Merhaba, iyi okumalarr...

~Jisung

Minho bana bir şarkıyı dinlememi istemişti, şarkıyı oldukça merak ediyordum. Hemen dinlemek istedim.

"Ben kahvaltı hazırlayayım artık." diyerek odadan çıktım. Minho'nun odasından kulaklıklarımı aldım ve mutfağa girdim.

Malzemeleri çıkartıp kulaklığımı taktım, sesi tamamen açtım ve bir yandan kahvaltıyı hazırlarken, diğer yandan da müziği dinlemeye başladım.

Tabii' ellerim istemsiz çalışıyordu resmen. Şarkı daha saniyeler olmadan ruhumu etkisi altına almıştı bile. İlk 1 dakikasında belli olmuyordu belki, ama o andan itibaren melodisi deniz gibiydi, sözleriyse; dalgalar. Eğer kendini kaptırırsan dalgalarla boğuşursun, ve seni denizin karanlığına götürür.

Sözlerine odaklanmıştım, çok anlamlı, çok derindendi.

Daha ilk dinlememde favori şarkılarıma girmişti bile.

Birisinin bana böyle anlamlı bir şarkı hediye etmesi o kadar kıymetliydi ki. Saatlerce düşünerek dinleyebilirdim.

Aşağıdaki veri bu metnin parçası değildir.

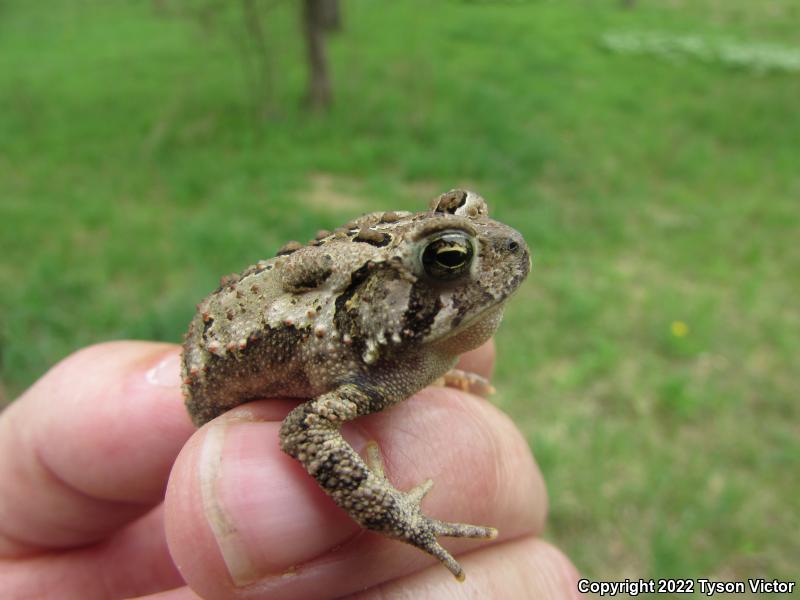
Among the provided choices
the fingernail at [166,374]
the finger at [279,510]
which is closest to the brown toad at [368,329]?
the finger at [279,510]

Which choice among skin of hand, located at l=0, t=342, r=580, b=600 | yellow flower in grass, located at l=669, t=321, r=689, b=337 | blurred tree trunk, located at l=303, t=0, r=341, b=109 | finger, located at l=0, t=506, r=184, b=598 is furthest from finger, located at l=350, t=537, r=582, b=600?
blurred tree trunk, located at l=303, t=0, r=341, b=109

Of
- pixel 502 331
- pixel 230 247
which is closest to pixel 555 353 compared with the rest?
pixel 502 331

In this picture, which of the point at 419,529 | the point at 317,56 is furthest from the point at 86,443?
the point at 317,56

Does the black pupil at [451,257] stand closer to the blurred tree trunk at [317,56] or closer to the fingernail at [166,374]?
the fingernail at [166,374]

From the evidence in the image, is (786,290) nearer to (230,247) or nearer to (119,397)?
(230,247)

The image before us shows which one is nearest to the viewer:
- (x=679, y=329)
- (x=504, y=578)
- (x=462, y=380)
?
(x=504, y=578)

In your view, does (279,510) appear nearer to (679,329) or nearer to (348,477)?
(348,477)

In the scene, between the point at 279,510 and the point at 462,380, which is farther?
the point at 462,380
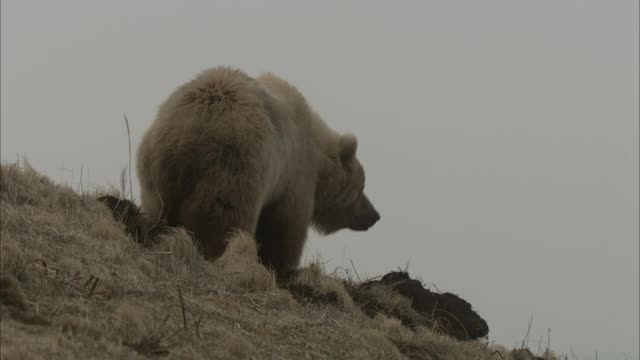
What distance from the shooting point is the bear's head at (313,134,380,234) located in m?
11.2

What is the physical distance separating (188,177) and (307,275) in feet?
4.44

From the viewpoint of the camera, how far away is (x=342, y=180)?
11.4m

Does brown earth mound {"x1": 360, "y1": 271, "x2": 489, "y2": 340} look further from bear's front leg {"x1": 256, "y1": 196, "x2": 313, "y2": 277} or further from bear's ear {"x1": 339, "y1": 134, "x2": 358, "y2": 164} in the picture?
bear's ear {"x1": 339, "y1": 134, "x2": 358, "y2": 164}

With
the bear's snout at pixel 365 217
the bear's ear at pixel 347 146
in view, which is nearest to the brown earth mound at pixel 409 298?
→ the bear's ear at pixel 347 146

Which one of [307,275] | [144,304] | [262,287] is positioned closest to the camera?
[144,304]

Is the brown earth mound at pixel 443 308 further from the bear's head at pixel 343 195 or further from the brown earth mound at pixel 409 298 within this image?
the bear's head at pixel 343 195

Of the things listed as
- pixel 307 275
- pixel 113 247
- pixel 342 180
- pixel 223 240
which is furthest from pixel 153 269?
pixel 342 180

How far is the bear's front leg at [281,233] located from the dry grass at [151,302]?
81cm

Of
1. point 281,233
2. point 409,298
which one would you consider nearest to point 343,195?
point 281,233

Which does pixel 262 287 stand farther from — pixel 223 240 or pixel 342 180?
pixel 342 180

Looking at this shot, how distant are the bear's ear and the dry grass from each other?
96.9 inches

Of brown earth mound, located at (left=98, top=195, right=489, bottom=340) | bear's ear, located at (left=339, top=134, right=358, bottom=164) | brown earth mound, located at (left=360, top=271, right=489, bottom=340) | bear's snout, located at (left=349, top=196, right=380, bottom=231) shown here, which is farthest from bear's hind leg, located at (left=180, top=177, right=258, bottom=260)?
bear's snout, located at (left=349, top=196, right=380, bottom=231)

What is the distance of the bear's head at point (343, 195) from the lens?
1119cm

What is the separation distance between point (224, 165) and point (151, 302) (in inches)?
98.7
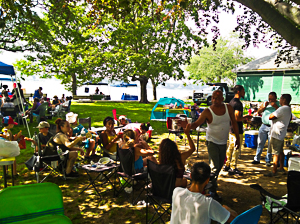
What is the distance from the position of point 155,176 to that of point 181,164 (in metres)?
0.38

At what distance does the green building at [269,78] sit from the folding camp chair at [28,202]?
21.1 metres

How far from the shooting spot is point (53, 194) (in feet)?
7.61

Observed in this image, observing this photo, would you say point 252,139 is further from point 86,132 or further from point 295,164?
point 86,132

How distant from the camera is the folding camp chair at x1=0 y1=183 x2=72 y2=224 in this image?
2.14 m

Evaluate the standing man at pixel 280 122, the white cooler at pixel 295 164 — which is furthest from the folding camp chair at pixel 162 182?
the standing man at pixel 280 122

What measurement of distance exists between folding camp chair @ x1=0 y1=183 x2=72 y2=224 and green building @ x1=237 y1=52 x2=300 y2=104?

Gitmek istemiyordum, ama gitmek zorundaymış gibi hissediyordum. Onu öylece bırakıp gitmek, çok acımasızdı.

Kısa sürmesini diliyordum, sadece öğrendiğimi söyleyip getirecektim. En fazla ne kadar sürebilirdi ki?

Yemeği hazırlamam sona ermişti, düşüncelerimle birlikte zaman çabuk geçmişti. Masayı da hazırladıktan sonra Minho'yu çağırmak için salona girdim. Genişçe oturmuştu. "Minho yemek hazır." "Yanıma otur biraz dinlen." Dediği gibi yapıp yanına oturmuştum. Ayakta durunca çabukça yorulan bir insandım, bu da vücuduma yansıyordu sanırım.

Minho kolunu omzuma atıp hafifçe kendine çekmişti. İçime garip bir his vermişti bu hareketi. "Sarılabilir miyim acaba?" Dediği şeyle kalbim hızlandı, onunla sarılmayı çok seviyordum "Tabi." Tek kolum serbestti, onu da ileri uzattığımda ayağa kalkmaya çalıştım, ama Minho belimden tutup kendine sertçe çekti. Kucağına oturmamı sağlamıştı.

"Minho?"

Kafasını omzuma gömmüştü ve bedenimi sıkıca sarmıştı. Sadece sarılıyordu. Bende onun boynundan tutup sarıldım. Çok garip bi' andı. Yüzümün kızardığını tüm hücrelerimde hissediyordum, ne yapıyoruz bilmiyorum. Sarılmak bu muydu? Alt bedenlerin birleşimi sarılmaya girer mi?

Ben öyle düşünüyordum en azdından.

"Jisung."

Gözlerimi pörtletmiştim, ve yanında irkildim. Ne yapacağımı anlayamamıştım. "Efendim Minho?" Sesim hafifçe titriyordu. "Çok güzel kokuyorsun."

Her dediği heyecanlandırıyordu. Adımı anması bile güzel hissettirmişti, üzerine bir de iltifat etmesi bi' ayrı güzeldi. "Sende."

Saçlarımı karıştırmıştı, ardından belimdeki ellerini yavaşça serbest bırakmıştı. Kafasını geriye yaslamış, yüzüme bakmaya çalışıyordu.

Heyecandan yüzüm kızardığı için bunu görmesini istememiştim. Bu yüzden ben onu bırakmıyordum. "Jisung ama yüzüne bakmak istiyorum." "Olmaz." Hafif kıkırdamıştı, sonra bu gülünç yanını bozarak kendini ve sesini ciddileştirdip devam etti. "Nedenmiş bakalım?" Hiçte güçlü tutmadığım ellerimi boynundan çekmişti.